第91話 第三次ダンジョンアタック:第五層
宝物庫の奥にあった第五層への階段を降りると、空気が変わった。
湿り気を帯び、潮の香りが鼻をくすぐる。
カイルたちが通路を抜けたその先、視界が一気に開けた。
「……うわぁ……!」
キキが思わず声を漏らす。
そこには、地下とは思えぬほど広大な海辺の光景が広がっていた。
天井から差し込む魔光石の光が、海面を青白く照らしている。
「まさか、ダンジョンの中に……海があるなんてな」
カイルは呆然と呟きながら、
背後の家型ゴーレムに向かって呼びかけた。
「母さん、リーナ。
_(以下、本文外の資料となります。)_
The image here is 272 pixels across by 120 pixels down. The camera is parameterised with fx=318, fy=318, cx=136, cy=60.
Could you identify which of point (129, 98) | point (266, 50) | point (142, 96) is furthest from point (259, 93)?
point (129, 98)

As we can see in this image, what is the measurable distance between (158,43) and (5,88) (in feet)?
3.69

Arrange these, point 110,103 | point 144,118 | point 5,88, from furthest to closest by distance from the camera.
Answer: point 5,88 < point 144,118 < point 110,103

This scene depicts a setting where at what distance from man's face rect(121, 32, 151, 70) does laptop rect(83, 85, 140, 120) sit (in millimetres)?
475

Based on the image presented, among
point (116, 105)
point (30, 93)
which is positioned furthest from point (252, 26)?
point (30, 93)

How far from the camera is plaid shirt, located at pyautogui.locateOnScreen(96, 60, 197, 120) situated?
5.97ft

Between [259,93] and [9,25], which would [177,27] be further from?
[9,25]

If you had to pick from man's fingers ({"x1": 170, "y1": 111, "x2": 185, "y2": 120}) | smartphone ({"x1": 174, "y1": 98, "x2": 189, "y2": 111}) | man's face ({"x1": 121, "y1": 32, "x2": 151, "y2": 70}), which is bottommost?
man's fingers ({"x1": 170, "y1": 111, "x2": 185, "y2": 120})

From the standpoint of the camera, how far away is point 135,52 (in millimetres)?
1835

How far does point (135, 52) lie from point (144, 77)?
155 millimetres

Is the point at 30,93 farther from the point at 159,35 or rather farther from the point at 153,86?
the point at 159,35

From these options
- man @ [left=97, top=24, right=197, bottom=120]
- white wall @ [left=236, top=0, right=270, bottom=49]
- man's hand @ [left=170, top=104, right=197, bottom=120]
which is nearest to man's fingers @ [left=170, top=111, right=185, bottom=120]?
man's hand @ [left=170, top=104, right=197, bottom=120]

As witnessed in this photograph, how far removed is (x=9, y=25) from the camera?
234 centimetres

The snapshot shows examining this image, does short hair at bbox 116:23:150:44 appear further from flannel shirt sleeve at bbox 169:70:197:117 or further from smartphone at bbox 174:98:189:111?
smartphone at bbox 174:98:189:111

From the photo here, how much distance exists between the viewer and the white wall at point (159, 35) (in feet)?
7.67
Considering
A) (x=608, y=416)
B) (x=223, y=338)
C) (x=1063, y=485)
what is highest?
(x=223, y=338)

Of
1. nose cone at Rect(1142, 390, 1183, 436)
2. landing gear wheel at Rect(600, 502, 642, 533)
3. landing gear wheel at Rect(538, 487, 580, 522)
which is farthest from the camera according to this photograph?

着いたよ」
ギィィと音を立て、家型ゴーレムの扉が開く。
母がゆっくりと現れ、腕の中でリーナがきょとんと瞬いた。
「……これが、海……」
母の瞳に光が宿る。
足元の砂浜は柔らかく、波が静かに寄せては返す。
リーナが小さな手を伸ばし、波に触れた。
「ちゃぷ……!」
その冷たさに驚いたのか、目を丸くして笑う。
カイルはその笑顔を見て、
胸の奥に積もっていた疲れが、ゆっくりと溶けていくのを感じた。
「やっと……見せられたな、海」
父の骸骨ゴーレムも、静かに頷いた。
『感動。家族、全員、揃ウ。』
胸の光がやわらかく脈打つ。
キキは腕を組みながら、「まぁ、悪くない景色だわ」と、少しだけ照れくさそうに呟いた。
その後、カイルたちは砂浜に臨時の整備拠点を設けた。
戦闘で傷んだゴーレムたちが整列し、修理と魔石の調整が始まる。
「放水型は冷却系統が焦げてるな……光るのも一部ヒビ入り。護衛隊は腕部の補強が必要だ」
カイルが的確に指示を飛ばすと、父のゴーレムが補助作業を開始する。
『溶接モード、稼働。パーツ、再接合。』
キキはリーナをあやしながら、
「ほんとに……あんたの父親、変わってるわね」
笑みをこぼす。
母は穏やかに答えた。
「でも、もう“普通”じゃなくてもいいの。
こうして、みんなで生きていければ」
波の音が静かに響く。
カイルはその言葉を聞きながら、
修理中のゴーレムたちを見上げ、深く息を吐いた。
「……次は、この海の底か」
その呟きに、父の胸が淡く光る。
『未知ノ領域、探索準備完了。息子、次ノ冒険ハ海底ダ。』
カイルは笑い、拳を握った。
「よし……みんな、整備が終わったら海の底へ行こう!」
母が頷き、リーナが笑う。
波打ち際で、光るゴーレムたちが夜の星のようにきらめいていた。